An Introduction to Our Colourful Hardstone Gems
Our collection of beautiful ornamental gemstones has been carefully curated to provide you with a comprehensive selection of colours to choose from for your gem-set signet ring. They are all either opaque or translucent and are perfectly suited to carving which makes them ideal for use in signet rings.
All the hardstones are carefully cut to size and then bezel set into the head of the ring. Once securely set they are then deep engraved by a master craftsman with the design of your choosing. With the exception of the orange Carnelian, all the stones are in closed back settings meaning that the gold of the ring is seen behind the stone rather than the back of the stone. The Carnelian however is left open as this stone is translucent rather than opaque and it therefore allows light to shine through it, enhancing its glowing appearance.
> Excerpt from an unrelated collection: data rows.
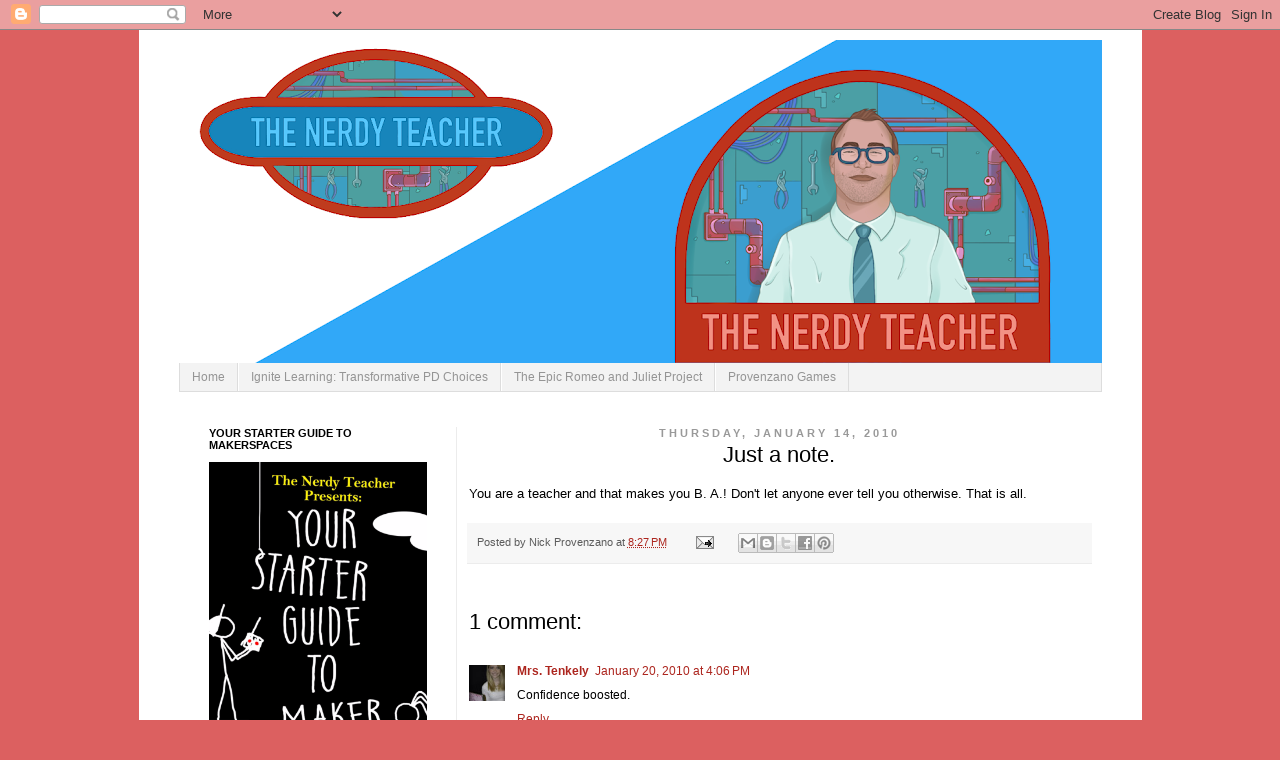

--- FILE ---
content_type: text/html; charset=utf-8
request_url: https://www.google.com/recaptcha/api2/aframe
body_size: 265
content:
<!DOCTYPE HTML><html><head><meta http-equiv="content-type" content="text/html; charset=UTF-8"></head><body><script nonce="fYVxeOw7ZjQs-fMVsbrWlg">/** Anti-fraud and anti-abuse applications only. See google.com/recaptcha */ try{var clients={'sodar':'https://pagead2.googlesyndication.com/pagead/sodar?'};window.addEventListener("message",function(a){try{if(a.source===window.parent){var b=JSON.parse(a.data);var c=clients[b['id']];if(c){var d=document.createElement('img');d.src=c+b['params']+'&rc='+(localStorage.getItem("rc::a")?sessionStorage.getItem("rc::b"):"");window.document.body.appendChild(d);sessionStorage.setItem("rc::e",parseInt(sessionStorage.getItem("rc::e")||0)+1);localStorage.setItem("rc::h",'1768618619695');}}}catch(b){}});window.parent.postMessage("_grecaptcha_ready", "*");}catch(b){}</script></body></html>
Read on for an introduction to each of the hardstones we offer, hopefully it will help you to decide which of them is right for you.
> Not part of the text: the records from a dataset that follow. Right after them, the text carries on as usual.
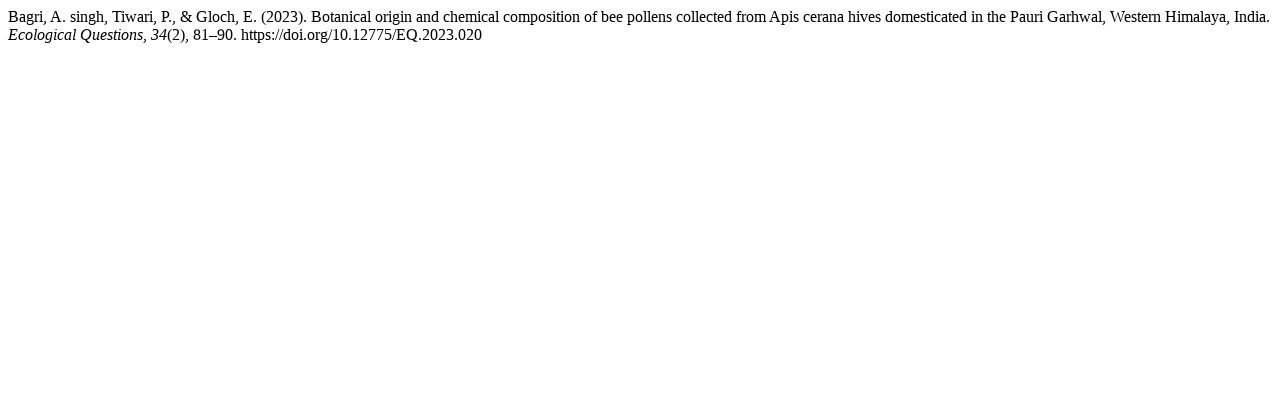

--- FILE ---
content_type: text/html; charset=UTF-8
request_url: https://apcz.umk.pl/EQ/citationstylelanguage/get/apa?submissionId=40540&publicationId=36174
body_size: 165
content:
<div class="csl-bib-body">
  <div class="csl-entry">Bagri, A. singh, Tiwari, P., &#38; Gloch, E. (2023). Botanical origin and chemical composition of bee pollens collected from Apis cerana hives domesticated in the Pauri Garhwal, Western Himalaya, India. <i>Ecological Questions</i>, <i>34</i>(2), 81–90. https://doi.org/10.12775/EQ.2023.020</div>
</div>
Lapis Lazuli is a beautifully vibrant royal blue gem material. It is one of the oldest known gems having been traded for thousands of years and one of the earliest surviving examples of its use can be seen in the funeral mask of Tutankhamun. Later, as it began to travel throughout Europe, it was ground into powder and used as a colouring pigment known as ultramarine which was widely used by artists such as Vermeer.
Lapis is actually classified as a rock because it is a combination of several different minerals, namely lazurite (responsible for the fabulous colour) calcite (the whitish streaks) and pyrite (the little gold-coloured flecks). The best quality material still comes from the ancient source in the mountains of Afghanistan, however it is also found in Chile, Siberia and Canada
Black onyx is an opaque gem belonging to the quartz family of gemstones that also includes amethyst and citrine. It has been used since antiquity, both for jewellery and as an ornamental gem material for carvings and statues. Many cultures have put faith in its protective properties and have worn it into battle or to shield them from the evil eye.
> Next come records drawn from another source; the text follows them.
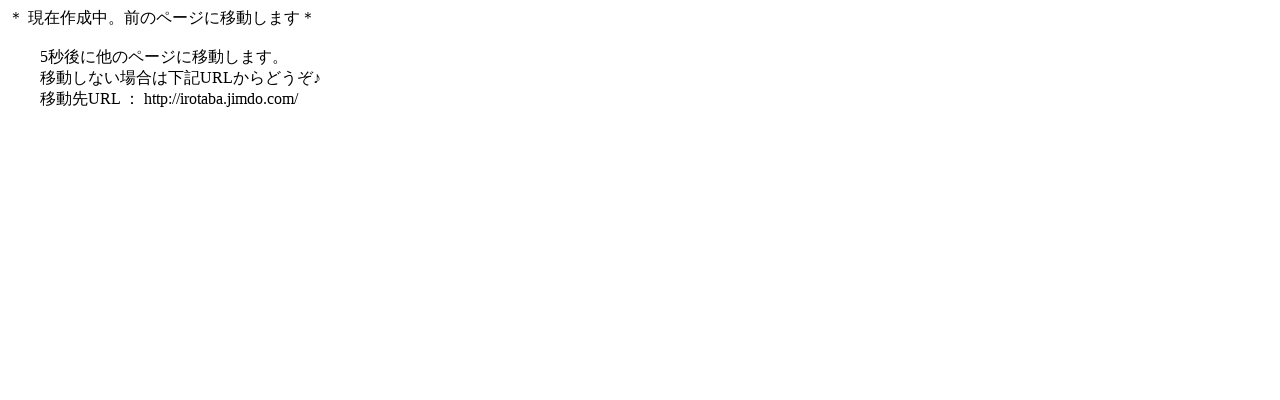

--- FILE ---
content_type: text/html
request_url: http://irotaba.com/
body_size: 577
content:
<!DOCTYPE HTML PUBLIC "-//W3C//DTD HTML 4.0 Transitional//EN">
<HTML>
<HEAD>
	<META HTTP-EQUIV="CONTENT-TYPE" CONTENT="text/html; charset=shift_jis">
	<TITLE>自動的に他のページに移動させる</TITLE>
	<META NAME="GENERATOR" CONTENT="OpenOffice 4.0.1  (Win32)">
	<META HTTP-EQUIV="REFRESH" CONTENT="5;URL=http://irotaba.jimdo.com/">
	<META NAME="CREATED" CONTENT="0;0">
	<META NAME="CHANGEDBY" CONTENT="西村 純一">
	<META NAME="CHANGED" CONTENT="20140409;21282638">
	<META HTTP-EQUIV="Content-Style-Type" CONTENT="text/css">
</HEAD>
<BODY LANG="ja-JP" DIR="LTR">
<P>＊
現在作成中。前のページに移動します＊<FONT FACE="Times New Roman, serif"><SPAN LANG="en-US"><BR><BR></SPAN></FONT>　　<FONT FACE="Times New Roman, serif"><SPAN LANG="en-US">5</SPAN></FONT>秒後に他のページに移動します。<FONT FACE="Times New Roman, serif"><SPAN LANG="en-US"><BR></SPAN></FONT>　　移動しない場合は下記<FONT FACE="Times New Roman, serif"><SPAN LANG="en-US">URL</SPAN></FONT>からどうぞ♪<FONT FACE="Times New Roman, serif"><SPAN LANG="en-US"><BR></SPAN></FONT>　　移動先<FONT FACE="Times New Roman, serif"><SPAN LANG="en-US">URL
</SPAN></FONT>： <FONT FACE="Times New Roman, serif"><SPAN LANG="en-US">http://irotaba.jimdo.com/</SPAN></FONT></P>
</BODY>
</HTML>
Black gems have fallen in and out of fashion over the years with high points including the latter half of the 19th Century when Queen Victoria popularised the wearing of black jewellery for mourning after the death of Prince Albert. During the 1920s and 30s it was in vogue once more with the monochromatic look popular during the Art Deco period. It is found in many locations including but not limited to Argentina, Australia, Brazil and Germany.
Sardonyx is closely related to black onyx and belongs to the same quartz family. It is a banded stone of alternating coloured layers, most commonly orangey-brown and white although it also occurs in other colour combinations such as the pale blue and dark grey-black that we use. This banded structure makes it ideal for engraving as the design is shown in contrasting layers making it easy to see.
Sardonyx gems have been found in the archaeological recoveries at Knossos and it was used by the Romans to make amulets which they engraved with Mars, the God of War and wore to give them courage. It is one of the earliest stones used for seals and signet rings and as such is a particularly traditional choice. Some of the loveliest stones are found in India but it is also mined in places such as Brazil, Germany, the USA and Russia.
Bloodstone is an opaque deep, dark green coloured stone with interesting flecks of orangey-red in it (said to resemble spots of blood – hence the name) caused by inclusions of iron rich minerals. It has been used in jewellery for centuries and is one of few gems that are native to our shores, being found in Scotland. It is often seen in traditional Scottish pebble jewellery which was particularly popular in the 19th century when it was worn by Queen Victoria to reflect her love of the country.
The stone was mentioned by Pliny in his Natural History where he describes its alleged ability to render a person invisible, an attribute repeated by Boccaccio in one of the stories in The Decameron. Today it is widely found with the best material coming from India as well as Brazil, China, Australia and the USA.
Carnelian is a rich burnt orange coloured translucent gem and is another member of the Quartz family. Known to have been used to make beads since the early Neolithic period, it was particularly popular during Roman times when it was carved with all manner of different images and used in both marriage and seal rings, surviving examples of which can be seen in the British Museum.
It was believed to possess protective qualities so was also used to carve amulets and charms which were carried by soldiers and given to children. Its beautiful fiery colour continues to make it a popular choice and today the finest gems are found in Brazil, Uruguay, India and Madagascar.